7. The method according to claim 6, characterized in that Determining the comprehensive risk index based on the first risk index, the second risk index, and the angle includes: The comprehensive risk index is determined according to the following formula: R=(1+k·cos 2 θ)·(w1·R1+w2·R2) In the formula, R is the comprehensive risk coefficient, R1 and R2 are the first risk index and the second risk index respectively, w1 and w2 are preset weight coefficients respectively, θ is the angle, and k is a preset adjustment coefficient.

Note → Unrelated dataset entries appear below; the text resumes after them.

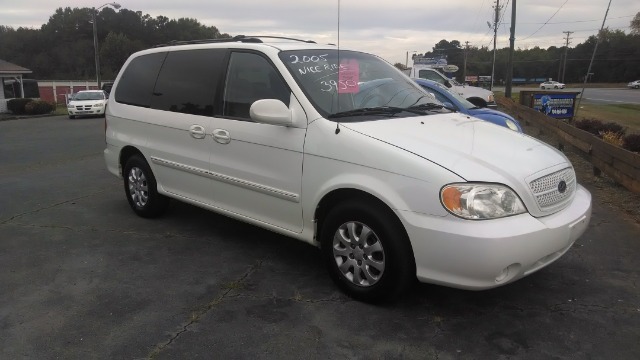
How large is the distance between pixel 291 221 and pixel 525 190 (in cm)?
176

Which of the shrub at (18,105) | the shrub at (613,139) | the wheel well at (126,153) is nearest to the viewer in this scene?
the wheel well at (126,153)

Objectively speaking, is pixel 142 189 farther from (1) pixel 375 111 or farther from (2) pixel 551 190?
(2) pixel 551 190

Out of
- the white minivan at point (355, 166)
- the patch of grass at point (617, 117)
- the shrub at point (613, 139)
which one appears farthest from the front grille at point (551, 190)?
the patch of grass at point (617, 117)

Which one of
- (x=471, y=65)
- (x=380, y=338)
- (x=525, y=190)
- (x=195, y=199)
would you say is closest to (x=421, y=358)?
(x=380, y=338)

8. The method according to claim 2, characterized in that When the comprehensive risk index is greater than the preset risk threshold, risk warning information is generated, including: When the comprehensive risk index is greater than a preset risk threshold, the risk warning information is generated, wherein the risk warning information at least includes: the position of the sonar sensing ring that collects the sonar data corresponding to the comprehensive risk index, the corresponding collection time, the vehicle type corresponding to the sonar data set to which the sonar data corresponding to the comprehensive risk index belongs, the target speed of the vehicle, and the target distance between the vehicle and the overhead line.

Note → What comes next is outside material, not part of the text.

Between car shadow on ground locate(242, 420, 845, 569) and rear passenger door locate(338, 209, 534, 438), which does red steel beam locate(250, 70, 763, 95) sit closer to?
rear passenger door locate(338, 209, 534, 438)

9. An overhead line risk identification device, characterized in that: include: An acquisition module is configured to acquire multiple sets of sonar data corresponding to multiple vehicles in the area where the overhead line is located, collected during a target time period, wherein each set of sonar data includes at least: frequency, volume, and driving direction; A clustering module, configured to cluster the multiple sets of sonar data according to frequency to obtain sonar data sets corresponding to different vehicle types; A selection module is configured to determine, for each sonar data set, a frequency-speed relationship and a volume-distance relationship preset for a vehicle type corresponding to the sonar data set; a calculation module configured to determine, for each set of sonar data in the sonar data set, a target speed of the vehicle corresponding to the frequency in the sonar data based on the frequency-speed relationship, and determine a target distance between the vehicle and the overhead line corresponding to the volume in the sonar data based on the volume-distance relationship; The risk determination module is used to determine the comprehensive risk index of the vehicle causing overhead line abnormality based on the driving direction, the target speed and the target distance in the sonar data, and generate risk warning information when the comprehensive risk index is greater than a preset risk threshold.

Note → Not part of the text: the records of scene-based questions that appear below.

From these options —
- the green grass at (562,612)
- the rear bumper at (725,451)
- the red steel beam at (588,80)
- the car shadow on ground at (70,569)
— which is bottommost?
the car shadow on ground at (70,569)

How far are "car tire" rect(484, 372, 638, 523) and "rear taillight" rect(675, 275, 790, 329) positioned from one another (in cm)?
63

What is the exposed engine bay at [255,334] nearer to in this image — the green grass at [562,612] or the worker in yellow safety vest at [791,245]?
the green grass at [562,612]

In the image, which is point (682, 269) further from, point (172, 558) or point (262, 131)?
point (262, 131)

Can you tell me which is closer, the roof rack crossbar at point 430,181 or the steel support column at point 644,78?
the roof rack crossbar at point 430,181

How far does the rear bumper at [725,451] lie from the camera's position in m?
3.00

10. A computer program product, characterized in that include: A computer program, wherein when the computer program is executed by a processor, the overhead line risk identification method according to any one of claims 1 to 8 is implemented.
11. An electronic device, characterized in that: include: A memory and a processor, wherein the memory stores a computer program, and the processor is configured to execute the overhead line risk identification method according to any one of claims 1 to 8 through the computer program.